What the exercise asks »
Retype the tail of the data exactly, starting at the line containing "From the image, can" and stopping at the last line.

[Dataset excerpt]
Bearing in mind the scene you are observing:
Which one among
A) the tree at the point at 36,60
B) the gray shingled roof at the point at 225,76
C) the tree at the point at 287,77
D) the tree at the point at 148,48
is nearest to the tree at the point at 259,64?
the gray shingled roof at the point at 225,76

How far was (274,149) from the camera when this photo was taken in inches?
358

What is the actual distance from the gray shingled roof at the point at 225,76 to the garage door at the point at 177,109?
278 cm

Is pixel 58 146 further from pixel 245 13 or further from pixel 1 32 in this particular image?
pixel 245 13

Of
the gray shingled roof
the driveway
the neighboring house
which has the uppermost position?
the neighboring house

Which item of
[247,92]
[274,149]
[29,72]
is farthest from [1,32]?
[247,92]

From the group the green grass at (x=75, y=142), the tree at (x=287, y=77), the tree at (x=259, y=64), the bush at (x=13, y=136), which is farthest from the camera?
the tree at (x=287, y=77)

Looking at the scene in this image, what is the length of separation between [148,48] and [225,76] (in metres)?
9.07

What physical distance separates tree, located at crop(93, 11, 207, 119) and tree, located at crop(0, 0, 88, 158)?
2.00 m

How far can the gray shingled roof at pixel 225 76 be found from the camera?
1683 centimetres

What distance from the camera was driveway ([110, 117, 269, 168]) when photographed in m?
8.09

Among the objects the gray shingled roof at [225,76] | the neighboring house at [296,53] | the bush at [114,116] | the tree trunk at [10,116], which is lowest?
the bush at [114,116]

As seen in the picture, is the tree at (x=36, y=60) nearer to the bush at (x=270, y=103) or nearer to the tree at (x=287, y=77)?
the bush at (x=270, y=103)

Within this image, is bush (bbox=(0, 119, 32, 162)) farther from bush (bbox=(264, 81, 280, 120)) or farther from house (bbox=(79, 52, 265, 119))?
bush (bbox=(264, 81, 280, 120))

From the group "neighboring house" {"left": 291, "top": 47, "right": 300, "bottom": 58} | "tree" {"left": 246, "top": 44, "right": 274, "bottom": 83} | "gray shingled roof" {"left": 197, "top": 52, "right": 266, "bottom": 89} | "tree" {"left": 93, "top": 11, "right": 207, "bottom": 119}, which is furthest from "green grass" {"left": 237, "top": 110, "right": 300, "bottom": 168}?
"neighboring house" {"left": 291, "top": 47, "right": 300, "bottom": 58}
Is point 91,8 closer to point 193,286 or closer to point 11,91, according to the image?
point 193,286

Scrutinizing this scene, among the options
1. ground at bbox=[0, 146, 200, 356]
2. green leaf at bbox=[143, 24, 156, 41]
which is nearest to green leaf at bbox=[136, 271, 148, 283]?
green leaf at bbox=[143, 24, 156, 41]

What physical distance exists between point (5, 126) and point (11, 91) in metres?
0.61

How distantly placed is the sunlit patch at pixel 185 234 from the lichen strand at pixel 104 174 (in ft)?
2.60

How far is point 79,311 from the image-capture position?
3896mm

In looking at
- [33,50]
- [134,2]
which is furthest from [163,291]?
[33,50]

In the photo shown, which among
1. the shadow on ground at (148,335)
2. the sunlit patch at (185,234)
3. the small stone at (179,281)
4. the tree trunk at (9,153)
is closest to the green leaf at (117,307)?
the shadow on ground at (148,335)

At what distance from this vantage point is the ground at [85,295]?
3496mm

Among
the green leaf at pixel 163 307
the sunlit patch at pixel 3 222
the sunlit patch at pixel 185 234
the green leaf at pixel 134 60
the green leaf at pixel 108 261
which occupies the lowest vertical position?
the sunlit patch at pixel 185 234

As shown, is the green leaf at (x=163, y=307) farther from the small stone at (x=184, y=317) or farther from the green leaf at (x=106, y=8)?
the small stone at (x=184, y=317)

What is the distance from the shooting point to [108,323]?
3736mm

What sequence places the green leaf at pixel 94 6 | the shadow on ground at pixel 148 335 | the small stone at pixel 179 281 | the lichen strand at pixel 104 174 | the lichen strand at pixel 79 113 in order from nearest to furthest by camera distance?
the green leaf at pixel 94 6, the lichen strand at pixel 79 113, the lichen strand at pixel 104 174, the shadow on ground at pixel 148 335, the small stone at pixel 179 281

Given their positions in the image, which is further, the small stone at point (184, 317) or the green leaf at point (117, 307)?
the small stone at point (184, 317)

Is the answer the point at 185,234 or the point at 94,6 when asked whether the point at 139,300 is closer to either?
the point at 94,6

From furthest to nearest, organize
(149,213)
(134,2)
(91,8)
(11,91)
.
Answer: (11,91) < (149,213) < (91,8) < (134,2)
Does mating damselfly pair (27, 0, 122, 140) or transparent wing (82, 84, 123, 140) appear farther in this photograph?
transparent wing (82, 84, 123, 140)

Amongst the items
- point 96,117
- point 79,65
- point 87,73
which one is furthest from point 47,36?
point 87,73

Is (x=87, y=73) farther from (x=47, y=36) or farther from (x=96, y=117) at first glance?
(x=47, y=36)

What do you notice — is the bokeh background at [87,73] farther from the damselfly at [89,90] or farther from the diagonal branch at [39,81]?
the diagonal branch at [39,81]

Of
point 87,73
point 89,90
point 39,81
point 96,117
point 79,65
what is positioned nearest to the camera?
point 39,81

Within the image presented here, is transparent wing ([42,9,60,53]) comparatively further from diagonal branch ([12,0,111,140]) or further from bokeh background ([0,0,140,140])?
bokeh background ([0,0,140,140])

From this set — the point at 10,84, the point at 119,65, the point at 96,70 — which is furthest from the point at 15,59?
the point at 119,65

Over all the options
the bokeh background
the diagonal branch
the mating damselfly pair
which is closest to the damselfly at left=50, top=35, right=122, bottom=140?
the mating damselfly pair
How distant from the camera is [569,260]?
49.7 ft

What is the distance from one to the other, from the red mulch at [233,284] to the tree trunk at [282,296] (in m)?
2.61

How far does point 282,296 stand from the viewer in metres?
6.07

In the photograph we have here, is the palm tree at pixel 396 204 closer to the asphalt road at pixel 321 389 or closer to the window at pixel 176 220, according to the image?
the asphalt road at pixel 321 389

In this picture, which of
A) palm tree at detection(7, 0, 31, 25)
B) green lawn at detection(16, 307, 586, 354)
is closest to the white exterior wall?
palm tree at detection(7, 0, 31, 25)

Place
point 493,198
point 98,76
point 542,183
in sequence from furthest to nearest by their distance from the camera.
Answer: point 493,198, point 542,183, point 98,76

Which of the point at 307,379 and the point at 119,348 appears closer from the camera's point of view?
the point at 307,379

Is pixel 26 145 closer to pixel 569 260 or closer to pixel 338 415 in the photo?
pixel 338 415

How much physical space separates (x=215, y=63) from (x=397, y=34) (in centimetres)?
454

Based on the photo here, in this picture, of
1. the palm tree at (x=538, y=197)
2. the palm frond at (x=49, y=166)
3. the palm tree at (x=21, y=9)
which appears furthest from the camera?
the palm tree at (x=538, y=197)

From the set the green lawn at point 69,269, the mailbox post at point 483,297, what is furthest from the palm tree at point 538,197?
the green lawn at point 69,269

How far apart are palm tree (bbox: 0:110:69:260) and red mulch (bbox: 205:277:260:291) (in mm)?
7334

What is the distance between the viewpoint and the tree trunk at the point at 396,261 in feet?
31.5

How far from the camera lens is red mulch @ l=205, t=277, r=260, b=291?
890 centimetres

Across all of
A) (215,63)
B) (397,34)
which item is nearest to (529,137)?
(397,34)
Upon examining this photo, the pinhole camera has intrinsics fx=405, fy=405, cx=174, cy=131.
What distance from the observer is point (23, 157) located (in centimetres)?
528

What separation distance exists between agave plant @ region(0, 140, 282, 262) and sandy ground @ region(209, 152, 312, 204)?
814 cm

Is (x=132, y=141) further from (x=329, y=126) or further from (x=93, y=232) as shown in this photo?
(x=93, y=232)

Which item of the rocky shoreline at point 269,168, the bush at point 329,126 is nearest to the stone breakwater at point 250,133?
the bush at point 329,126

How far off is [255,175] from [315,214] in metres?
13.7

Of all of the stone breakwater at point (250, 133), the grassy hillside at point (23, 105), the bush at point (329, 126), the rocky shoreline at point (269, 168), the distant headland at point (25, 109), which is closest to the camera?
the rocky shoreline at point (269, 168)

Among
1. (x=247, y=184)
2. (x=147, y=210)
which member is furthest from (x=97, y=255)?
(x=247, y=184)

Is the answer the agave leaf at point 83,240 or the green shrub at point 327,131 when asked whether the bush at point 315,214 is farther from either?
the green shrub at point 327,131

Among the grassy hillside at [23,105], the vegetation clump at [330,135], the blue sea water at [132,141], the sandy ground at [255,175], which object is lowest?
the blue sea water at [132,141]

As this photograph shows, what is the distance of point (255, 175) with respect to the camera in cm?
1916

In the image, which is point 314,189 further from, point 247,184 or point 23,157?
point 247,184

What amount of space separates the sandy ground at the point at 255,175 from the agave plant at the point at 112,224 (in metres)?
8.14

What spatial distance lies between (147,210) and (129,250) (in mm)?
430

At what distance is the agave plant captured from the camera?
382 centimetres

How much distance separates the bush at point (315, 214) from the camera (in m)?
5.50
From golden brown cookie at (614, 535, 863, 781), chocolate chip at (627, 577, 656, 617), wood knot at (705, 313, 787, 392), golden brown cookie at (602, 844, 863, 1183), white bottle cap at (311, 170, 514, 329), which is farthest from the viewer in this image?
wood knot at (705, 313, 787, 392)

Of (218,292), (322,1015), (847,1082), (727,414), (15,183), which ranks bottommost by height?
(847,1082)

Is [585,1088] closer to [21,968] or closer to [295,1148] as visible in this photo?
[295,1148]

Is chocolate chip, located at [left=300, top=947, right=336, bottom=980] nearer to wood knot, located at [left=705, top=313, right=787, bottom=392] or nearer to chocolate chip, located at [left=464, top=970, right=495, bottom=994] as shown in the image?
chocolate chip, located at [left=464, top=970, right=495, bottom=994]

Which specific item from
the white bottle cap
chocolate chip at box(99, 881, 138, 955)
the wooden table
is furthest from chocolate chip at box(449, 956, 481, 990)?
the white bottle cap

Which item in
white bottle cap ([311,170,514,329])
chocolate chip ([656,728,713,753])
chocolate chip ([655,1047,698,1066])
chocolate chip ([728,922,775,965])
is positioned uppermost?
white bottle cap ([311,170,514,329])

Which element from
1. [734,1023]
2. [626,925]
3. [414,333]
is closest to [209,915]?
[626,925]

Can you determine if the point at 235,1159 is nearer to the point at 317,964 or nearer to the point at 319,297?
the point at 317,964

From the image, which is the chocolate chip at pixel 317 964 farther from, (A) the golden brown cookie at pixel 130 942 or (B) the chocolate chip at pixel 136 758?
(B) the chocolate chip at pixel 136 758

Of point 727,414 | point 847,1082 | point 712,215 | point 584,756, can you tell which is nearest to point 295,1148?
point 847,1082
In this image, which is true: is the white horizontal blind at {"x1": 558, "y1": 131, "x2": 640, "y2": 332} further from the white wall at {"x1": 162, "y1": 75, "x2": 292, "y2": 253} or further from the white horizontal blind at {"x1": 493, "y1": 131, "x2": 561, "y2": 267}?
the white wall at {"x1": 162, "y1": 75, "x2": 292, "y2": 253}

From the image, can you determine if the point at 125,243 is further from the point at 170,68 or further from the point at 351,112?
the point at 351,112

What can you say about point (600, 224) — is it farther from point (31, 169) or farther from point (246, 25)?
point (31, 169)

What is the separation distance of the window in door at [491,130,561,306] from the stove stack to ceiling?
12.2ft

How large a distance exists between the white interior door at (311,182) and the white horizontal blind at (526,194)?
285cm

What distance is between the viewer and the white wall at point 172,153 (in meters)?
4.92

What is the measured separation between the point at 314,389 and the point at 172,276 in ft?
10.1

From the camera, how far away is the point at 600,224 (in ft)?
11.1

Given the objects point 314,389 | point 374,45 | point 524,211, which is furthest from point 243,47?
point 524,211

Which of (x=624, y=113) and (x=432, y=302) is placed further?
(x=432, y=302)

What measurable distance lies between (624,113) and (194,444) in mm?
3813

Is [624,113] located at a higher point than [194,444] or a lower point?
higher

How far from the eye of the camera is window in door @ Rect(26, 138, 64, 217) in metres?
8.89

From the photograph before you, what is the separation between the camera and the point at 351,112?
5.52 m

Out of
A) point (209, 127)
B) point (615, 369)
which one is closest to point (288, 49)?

Response to the task »
From the image, can you determine if the point at 125,243 is further from the point at 170,68 or further from the point at 351,112?
the point at 351,112

What can you say about point (600, 224) — is it farther from point (31, 169) or farther from point (246, 25)?
point (31, 169)

What is the separation distance of the window in door at [491,130,561,306] from the stove stack to ceiling?
12.2ft

How large a distance exists between the white interior door at (311,182) and the white horizontal blind at (526,194)?
285cm

What distance is between the viewer and the white wall at point 172,153 (in meters)?
4.92

What is the measured separation between the point at 314,389 and the point at 172,276 in ft?
10.1

From the camera, how far away is the point at 600,224 (in ft)?
11.1

Given the objects point 314,389 | point 374,45 | point 524,211, which is furthest from point 243,47?
point 524,211

Which of (x=624, y=113) and (x=432, y=302) is placed further?
(x=432, y=302)

What measurable distance lies between (624,113) and (194,444) in mm?
3813

Is [624,113] located at a higher point than [194,444] or a lower point?
higher

How far from the eye of the camera is window in door @ Rect(26, 138, 64, 217) in metres?
8.89

From the photograph before you, what is the separation between the camera and the point at 351,112?
5.52 m

Out of
A) point (209, 127)
B) point (615, 369)
which one is closest to point (288, 49)?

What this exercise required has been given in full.